__Records of spatial reasoning questions__:
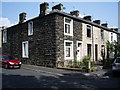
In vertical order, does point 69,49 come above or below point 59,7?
below

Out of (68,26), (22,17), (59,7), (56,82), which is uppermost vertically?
(59,7)

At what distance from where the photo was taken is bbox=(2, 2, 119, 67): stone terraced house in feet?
56.2

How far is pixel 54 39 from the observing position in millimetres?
16953

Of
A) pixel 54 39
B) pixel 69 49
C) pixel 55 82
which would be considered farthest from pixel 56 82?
pixel 69 49

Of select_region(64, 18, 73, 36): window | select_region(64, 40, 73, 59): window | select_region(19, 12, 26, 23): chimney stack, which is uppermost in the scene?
select_region(19, 12, 26, 23): chimney stack

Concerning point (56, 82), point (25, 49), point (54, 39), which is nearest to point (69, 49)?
point (54, 39)

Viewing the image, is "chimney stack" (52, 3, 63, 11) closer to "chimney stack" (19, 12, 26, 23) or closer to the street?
"chimney stack" (19, 12, 26, 23)

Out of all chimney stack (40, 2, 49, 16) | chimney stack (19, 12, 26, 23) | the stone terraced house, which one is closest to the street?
the stone terraced house

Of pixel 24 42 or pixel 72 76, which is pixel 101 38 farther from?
pixel 72 76

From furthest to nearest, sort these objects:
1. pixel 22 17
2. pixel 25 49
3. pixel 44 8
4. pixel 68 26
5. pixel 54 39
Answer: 1. pixel 22 17
2. pixel 25 49
3. pixel 68 26
4. pixel 44 8
5. pixel 54 39

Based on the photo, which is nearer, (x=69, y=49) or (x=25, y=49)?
(x=69, y=49)

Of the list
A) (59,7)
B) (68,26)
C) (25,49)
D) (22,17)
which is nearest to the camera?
(59,7)

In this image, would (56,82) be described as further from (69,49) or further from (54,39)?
(69,49)

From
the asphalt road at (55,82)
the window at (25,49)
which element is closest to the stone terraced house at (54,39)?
the window at (25,49)
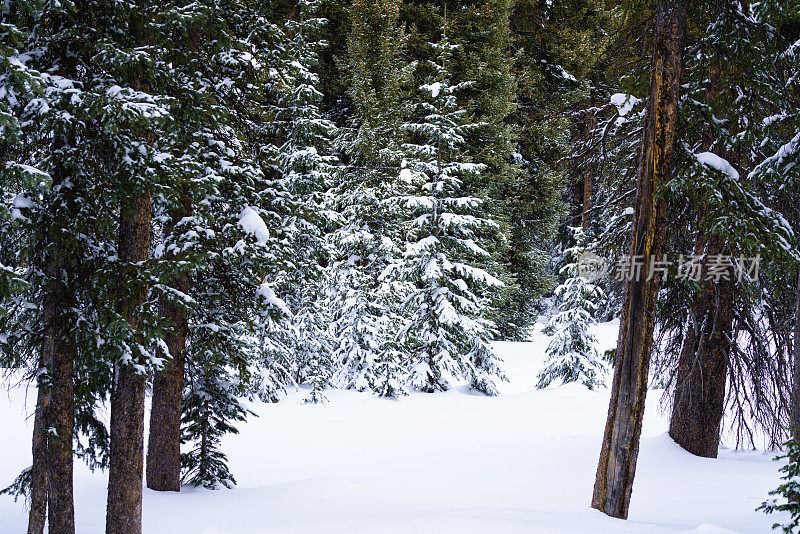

__TASK STATEMENT__: Repeat the data verbatim, from the line containing "Viewing the image, is" through the end of the data, both ends included. Leave out the pictures.

__RIGHT ANSWER__:
Viewing the image, is "chimney stack" (52, 3, 63, 11) closer to "chimney stack" (19, 12, 26, 23) or closer to the street?
"chimney stack" (19, 12, 26, 23)

Out of all chimney stack (40, 2, 49, 16) | chimney stack (19, 12, 26, 23) | the stone terraced house, which one is closest to the street?
the stone terraced house

Of pixel 24 42 or pixel 72 76, which is pixel 101 38 farther from?
pixel 72 76

From furthest to nearest, sort these objects:
1. pixel 22 17
2. pixel 25 49
3. pixel 44 8
4. pixel 68 26
5. pixel 54 39
Answer: 1. pixel 22 17
2. pixel 25 49
3. pixel 68 26
4. pixel 44 8
5. pixel 54 39

Based on the photo, which is nearer, (x=69, y=49) or (x=25, y=49)?
(x=69, y=49)

Of the list
A) (59,7)
B) (68,26)
C) (25,49)
D) (22,17)
which is nearest to the camera?
(59,7)

In this image, would (56,82) be described as further from (69,49) or further from (54,39)?
(69,49)

From
the asphalt road at (55,82)
the window at (25,49)
which element is closest to the stone terraced house at (54,39)?
the window at (25,49)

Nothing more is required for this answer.